In: Finance
Financial Planning and Growth-
Financial Planning is a vital part of Financial Management. Planning is the first function of management. Before embarking on any venture, the company must have a plan.
Growth is change in company's earnings, revenue, Or some other measure from one period of time (usually a year) to the next. Growth is an increase in value of an investment over time. Stocks, mutual funds and real estate may all be classified as growth investment, but some stock and mutual funds emphasising growth more than other.
Financial planning helps in making growth and expansion programmes which helps long run survival of the company. Financial planning helps reduces uncertainties with regards to changing market trends which can be faced easily through enough funds.
Some of the objectives of Financial planning are-
• Determining capital requirement.
• Determining capital structure.
• Framing financial policies
• Finance manager ensures that the scarce financial resources are maximally utilized in the best possible manner.

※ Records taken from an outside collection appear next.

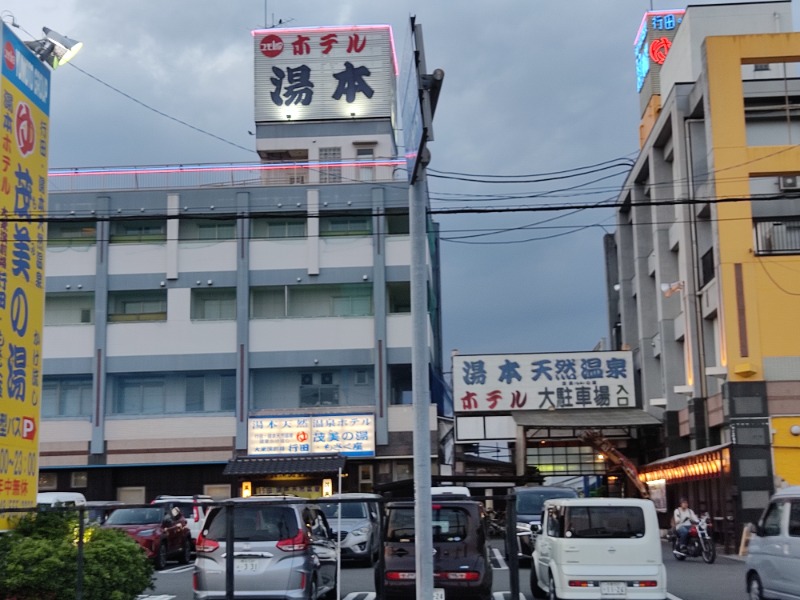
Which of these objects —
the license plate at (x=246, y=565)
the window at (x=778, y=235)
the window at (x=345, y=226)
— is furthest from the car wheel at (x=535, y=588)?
the window at (x=345, y=226)

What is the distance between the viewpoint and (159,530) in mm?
25484

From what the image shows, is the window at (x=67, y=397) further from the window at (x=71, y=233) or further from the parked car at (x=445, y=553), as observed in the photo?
the parked car at (x=445, y=553)

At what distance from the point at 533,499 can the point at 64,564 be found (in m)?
16.9

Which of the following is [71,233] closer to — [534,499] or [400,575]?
[534,499]

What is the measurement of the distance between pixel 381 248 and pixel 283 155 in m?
9.58

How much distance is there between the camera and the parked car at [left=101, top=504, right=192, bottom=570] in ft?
81.9

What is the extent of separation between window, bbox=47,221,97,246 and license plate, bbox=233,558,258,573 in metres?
31.7

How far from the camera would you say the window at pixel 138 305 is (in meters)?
43.7

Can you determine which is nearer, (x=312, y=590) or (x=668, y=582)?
(x=312, y=590)

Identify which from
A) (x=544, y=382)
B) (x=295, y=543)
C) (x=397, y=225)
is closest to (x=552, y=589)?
(x=295, y=543)

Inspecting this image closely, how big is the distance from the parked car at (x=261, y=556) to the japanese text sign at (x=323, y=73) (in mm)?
35134

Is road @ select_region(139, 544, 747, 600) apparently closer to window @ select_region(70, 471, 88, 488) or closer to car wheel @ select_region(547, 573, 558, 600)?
car wheel @ select_region(547, 573, 558, 600)

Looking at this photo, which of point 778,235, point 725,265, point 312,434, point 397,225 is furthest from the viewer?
point 397,225

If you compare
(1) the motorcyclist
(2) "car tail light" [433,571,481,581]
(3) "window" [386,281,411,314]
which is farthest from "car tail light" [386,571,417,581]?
(3) "window" [386,281,411,314]
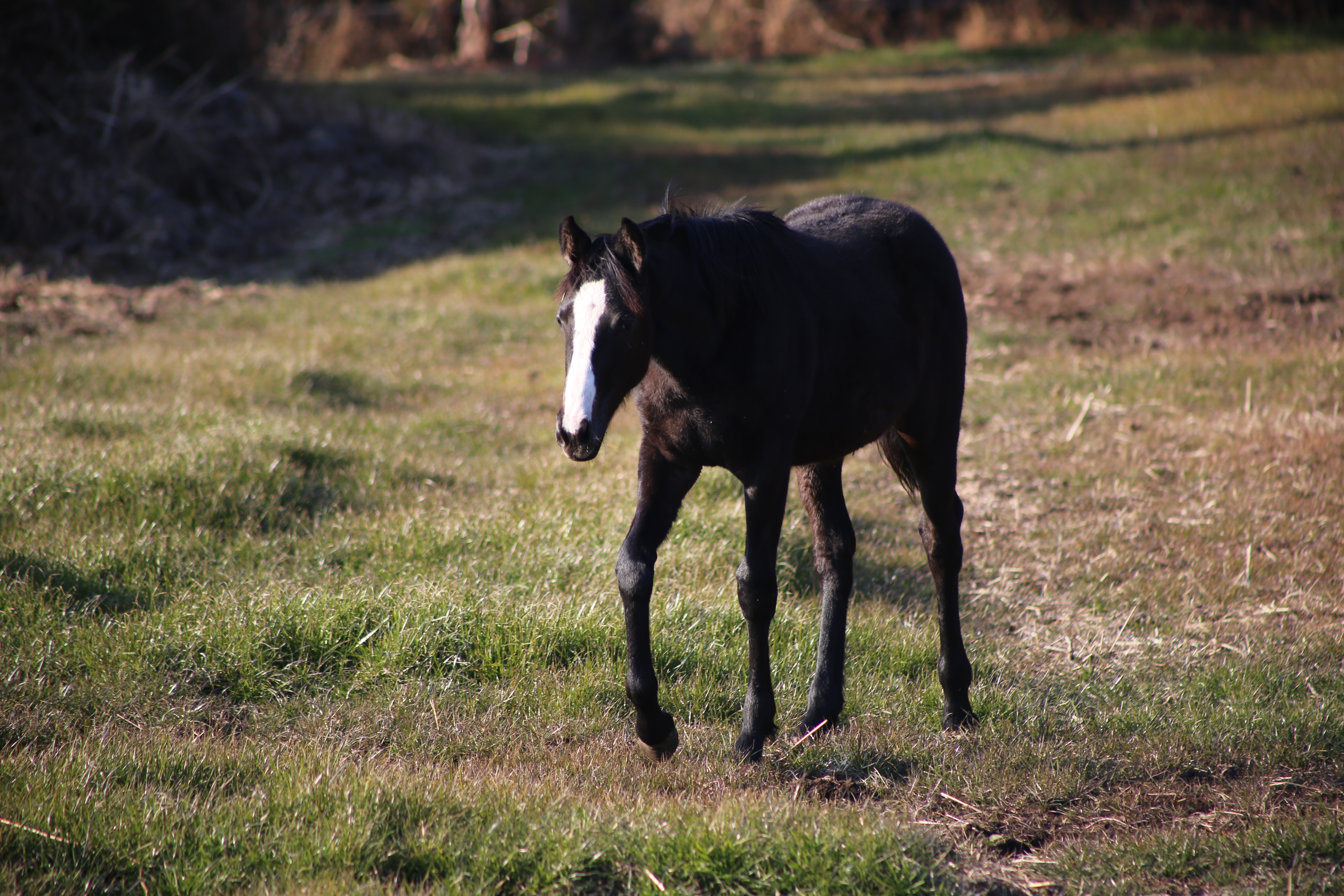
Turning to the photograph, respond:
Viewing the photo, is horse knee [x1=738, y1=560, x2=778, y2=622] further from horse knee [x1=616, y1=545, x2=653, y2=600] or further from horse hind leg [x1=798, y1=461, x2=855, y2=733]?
horse hind leg [x1=798, y1=461, x2=855, y2=733]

Long term & Short term Planning-
Long term financial planning combines financial forecasting with strategizing. The Government Finance Officer Association (GFOA) view long term financial planning for business as inclusive of the same skill needed for short term planning. The associations recommends paying attention to number of elements to ensure the efficacy of long term financial planning as well. GFOA sees long term financial planning consisting 5 elements, these are "Time, Scope, Frequency, Content and Visibility".
Short term financial planning is most concerned with present. These " plans have a higher degree of certainty compared to long term plans" and tend to be adaptable to a company's current situation. Further, elements of working capital have the largest impact on their short term flows. The examples of working capital element are "raw material, completed products, cash on hand, debtors and creditors".
The main difference between short term & long term finance is the " Timing of cash flows". Usually short term financial decisions are defined as those that involve cash flow within the next 12 morning months. The long therm is usually defined as longer than one year.